My power doesn't like stress - or that's how I see it. I'm constantly phasing through things like my desk chair or - only once! - the floor to my dorm when I'm really nervous about something in my life or school. I've left my backpack behind so many times it isn't even funny, either, since I think stress makes it harder for me to pass anything except for my clothes through a wall. I wonder if this is like a 'fight or flight' response - when I'm stressed my body just wants me to slip past everything as fast as possible.
Assignment Two
My greatest fear would have to be clowns. We all fear death or falling or things like that, but they're more of an inevitable fear. For me, clowns are what gets my blood pumping so fast I think my head is going to explode. They bring me from zero to one hundred is two seconds the instant I see them - and then I'm instantly trying to spring out of there. I think I first realized that clowns are the worst thing on this planet while visiting a circus show in Vancouver when I was young - still in the single digits. My father had hoped to wow me with Canadian culture (I've always been more excited by Hong Kong than his native home), but it certainly didn't end with me being wowed. I screamed so hard they had to get me out of the show - and then one of them came to try and comfort the little crying kid, not knowing it was him that was the problem. They're just... nasty. Who makes that life choice? Truly terrifying. I suppose you could say the fair is completely inside my head, but seriously, who doesn't hate clowns?

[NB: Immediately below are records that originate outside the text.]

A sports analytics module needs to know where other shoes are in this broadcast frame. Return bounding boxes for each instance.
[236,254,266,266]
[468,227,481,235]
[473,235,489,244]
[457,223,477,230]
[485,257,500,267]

I've encountered them a few times since then - at another circus with a school trip (ended exactly the same way), and then as street performs in both Vancouver and Hong Kong. Each time I can feel my blood freeze and goosebumps climb up my body. Maybe it has something to do with the paint they wear or the funny clothes, but every version of a clown upsets me. From the classic red-nose ones to the fancy French-Canadian ones. They're just jesters gone evil! I'm all for being a 'class clown', but there's something harmless when I do it. Real clowns know they're terrifying. I think they get off by coming out as innocent but really hope on propping up in your dreams at night. They prey on kids!
I know other people out there have real fears. They were in a house fire when they were young so fire terrifies them. Their parents died in a car accident so driving sends them screaming into the night. Somehow they found themselves eight years old and covered in blood so hospitals are terrifying. I just fear clowns, completely. It is stupid, I know this! Which I guess is why they call it an irrational fear.